今朝はプロボノ活動。ホームレス問題に取り組むビッグイシューの方々とお会いして、今後のキャンペーンのPRについてディスカッションしました。




彼らの興味深いキャンペーンの一つに「ホームレス・ワールドカップ」への出場があります。「ホームレス・ワールドカップ」はホームレス問題を解決するために行われる、文字通りホームレスの方々を選手とする世界的なサッカー大会です。今年はパリで行われ、日本からも選手が出場するとのこと。




http://www.nobushijapan.org/





この話をしてよく問いかけられるのが、「なぜ日本のホームレスがパリまで行って試合をするのか」という疑問だそうです。皆さんの中にも違和感を覚える方がいらっしゃるかも知れません。

そんなクリティカルな問いに対して、彼らが感じている「答え」はホームレス問題を考える上で示唆に富むものでした。頂いた答えを3つでまとめてみました。




1. 「応援される」ことで自己肯定感を得る



ビッグイシューの方々が強く感じているのは、大会に出場し「応援される」ことで、選手たちが普段の生活では得難い「自己肯定感」を得ることができる、という点です。

自己肯定感を得たお陰か、試合を終えて帰国した時、明らかな態度の変化が見られるそうです。世界的な大会に出場して応援される、という体験はホームレスの方々にとって特別な意味を持つと言えるでしょう。




2. 他者とのコミュニケーションの機会に



チームを組んで試合に出場するためには、まずチームメンバーとのコミュニケーションが求められます。お話によると、ホームレスの方々は日常的に孤立しがちだそうです。試合に出ることは、こうした「孤立」の問題を解決する一つの手段となります。

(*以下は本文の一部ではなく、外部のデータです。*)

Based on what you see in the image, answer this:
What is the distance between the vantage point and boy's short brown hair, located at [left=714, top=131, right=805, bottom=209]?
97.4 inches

また、「ホームレス・ワールドカップ」は世界的な大会なので、外国人とのコミュニケーションという特殊な体験も得ることができます。特に今年は、選手が行っている被災地支援活動について、選手自身が英語でのスピーチを行う予定もあるとのこと。




3. パスポートを取る過程が社会復帰に



お話を聞いてかなり衝撃的だったのですが、ホームレスの方々の中には、住所がないことはもちろん、「戸籍上死亡している」方すら存在するそうです。

海外に行くためには当然パスポートが必要であり、パスポートを取るためには戸籍や住所を得る必要があります。

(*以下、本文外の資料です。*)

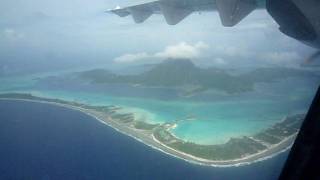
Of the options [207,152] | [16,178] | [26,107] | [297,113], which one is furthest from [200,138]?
[26,107]

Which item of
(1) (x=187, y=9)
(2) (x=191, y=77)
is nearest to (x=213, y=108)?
(2) (x=191, y=77)

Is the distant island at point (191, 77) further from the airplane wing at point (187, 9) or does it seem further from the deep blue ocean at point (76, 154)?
the airplane wing at point (187, 9)

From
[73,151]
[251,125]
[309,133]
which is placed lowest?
[251,125]

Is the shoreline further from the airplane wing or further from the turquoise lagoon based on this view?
the airplane wing

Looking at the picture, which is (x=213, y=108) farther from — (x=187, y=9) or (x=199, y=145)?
(x=187, y=9)

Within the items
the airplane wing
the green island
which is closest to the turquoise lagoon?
the green island

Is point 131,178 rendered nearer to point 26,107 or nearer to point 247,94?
point 26,107

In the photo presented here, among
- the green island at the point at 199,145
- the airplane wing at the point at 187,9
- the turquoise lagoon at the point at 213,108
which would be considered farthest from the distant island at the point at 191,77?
the airplane wing at the point at 187,9
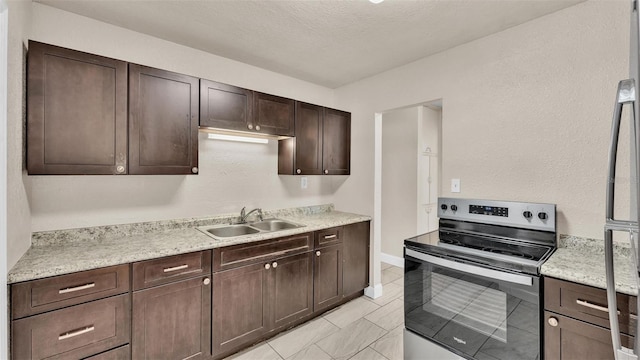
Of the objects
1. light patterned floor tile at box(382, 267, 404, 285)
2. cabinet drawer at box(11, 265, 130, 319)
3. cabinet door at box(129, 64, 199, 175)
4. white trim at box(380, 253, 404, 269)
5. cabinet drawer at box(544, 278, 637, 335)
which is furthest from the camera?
white trim at box(380, 253, 404, 269)

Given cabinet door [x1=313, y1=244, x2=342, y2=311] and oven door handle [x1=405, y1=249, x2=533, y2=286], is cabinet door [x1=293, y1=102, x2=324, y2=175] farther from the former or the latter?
oven door handle [x1=405, y1=249, x2=533, y2=286]

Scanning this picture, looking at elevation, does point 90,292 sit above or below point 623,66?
below

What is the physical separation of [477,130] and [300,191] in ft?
6.44

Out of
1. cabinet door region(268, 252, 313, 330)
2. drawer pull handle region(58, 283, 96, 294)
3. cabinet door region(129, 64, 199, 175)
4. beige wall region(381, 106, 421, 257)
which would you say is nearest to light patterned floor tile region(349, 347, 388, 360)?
cabinet door region(268, 252, 313, 330)

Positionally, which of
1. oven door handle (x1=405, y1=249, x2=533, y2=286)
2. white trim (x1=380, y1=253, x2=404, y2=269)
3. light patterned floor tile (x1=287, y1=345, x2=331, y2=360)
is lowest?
light patterned floor tile (x1=287, y1=345, x2=331, y2=360)

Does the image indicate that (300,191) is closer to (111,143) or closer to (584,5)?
(111,143)

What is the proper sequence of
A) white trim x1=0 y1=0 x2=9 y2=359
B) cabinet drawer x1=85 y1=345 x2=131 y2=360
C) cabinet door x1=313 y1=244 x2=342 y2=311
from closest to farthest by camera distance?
white trim x1=0 y1=0 x2=9 y2=359 → cabinet drawer x1=85 y1=345 x2=131 y2=360 → cabinet door x1=313 y1=244 x2=342 y2=311

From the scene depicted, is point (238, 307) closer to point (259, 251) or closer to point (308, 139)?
point (259, 251)

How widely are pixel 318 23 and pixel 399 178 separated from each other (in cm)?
267

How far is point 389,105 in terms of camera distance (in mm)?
2965

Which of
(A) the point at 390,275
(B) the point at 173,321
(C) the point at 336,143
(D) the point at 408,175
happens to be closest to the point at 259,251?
(B) the point at 173,321

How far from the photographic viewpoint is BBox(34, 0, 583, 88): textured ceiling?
1.86 metres

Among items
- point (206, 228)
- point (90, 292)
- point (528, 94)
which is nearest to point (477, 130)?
point (528, 94)

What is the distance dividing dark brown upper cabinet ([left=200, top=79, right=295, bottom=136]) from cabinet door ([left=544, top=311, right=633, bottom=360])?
239cm
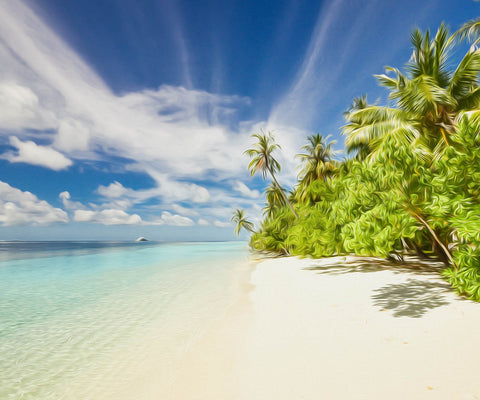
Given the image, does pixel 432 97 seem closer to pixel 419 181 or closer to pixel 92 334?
pixel 419 181

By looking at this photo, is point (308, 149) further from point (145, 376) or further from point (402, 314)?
point (145, 376)

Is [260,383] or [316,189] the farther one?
[316,189]

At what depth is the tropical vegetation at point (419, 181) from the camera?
428 cm

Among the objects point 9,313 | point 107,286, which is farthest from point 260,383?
point 107,286

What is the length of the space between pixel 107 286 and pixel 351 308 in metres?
9.20

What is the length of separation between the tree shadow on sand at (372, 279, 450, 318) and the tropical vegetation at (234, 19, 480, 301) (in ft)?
1.57

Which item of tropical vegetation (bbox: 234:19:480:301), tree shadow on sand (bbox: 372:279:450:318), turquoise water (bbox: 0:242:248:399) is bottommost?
turquoise water (bbox: 0:242:248:399)

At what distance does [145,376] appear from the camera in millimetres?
3064

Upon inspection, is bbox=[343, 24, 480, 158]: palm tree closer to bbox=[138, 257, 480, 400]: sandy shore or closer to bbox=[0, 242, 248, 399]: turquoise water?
bbox=[138, 257, 480, 400]: sandy shore

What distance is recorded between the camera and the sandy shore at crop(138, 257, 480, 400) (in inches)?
92.6

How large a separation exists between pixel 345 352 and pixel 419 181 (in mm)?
3873

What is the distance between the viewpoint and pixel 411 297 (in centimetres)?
508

パスポートを取る過程は、そのまま社会復帰の過程になる、とビッグイシューの方々は語ります。これは非常に納得感がある話で、実際に今回出場する選手の中にも、パスポートを取るために20年ぶりに家族に連絡をした、という方がいるそうです。




パリへの出発は8/19です。日本勢は世界的には弱小チームだそうで、リーグ戦での厳しい戦いが予想されるとのこと。

そんな日本のチームの名前は「野武士ジャパン」。コピーは「俺たちには、あきらめきれないゴールがある」。お話を伺っていて、考えされられる、魅力的なストーリーをたくさん頂きました。なでしこジャパンの次は野武士ジャパンの活躍にぜひご注目を。






ホームレス問題は身近で大きな社会的課題です。病気やビジネス上のトラブルなど、かくいう僕だっていつ家を失うか分かりません。フリーになったこともあり、冗談抜きに本気でそう思います。ホームレス問題という巨大な課題に取り組むビッグイシューの活動を応援しています。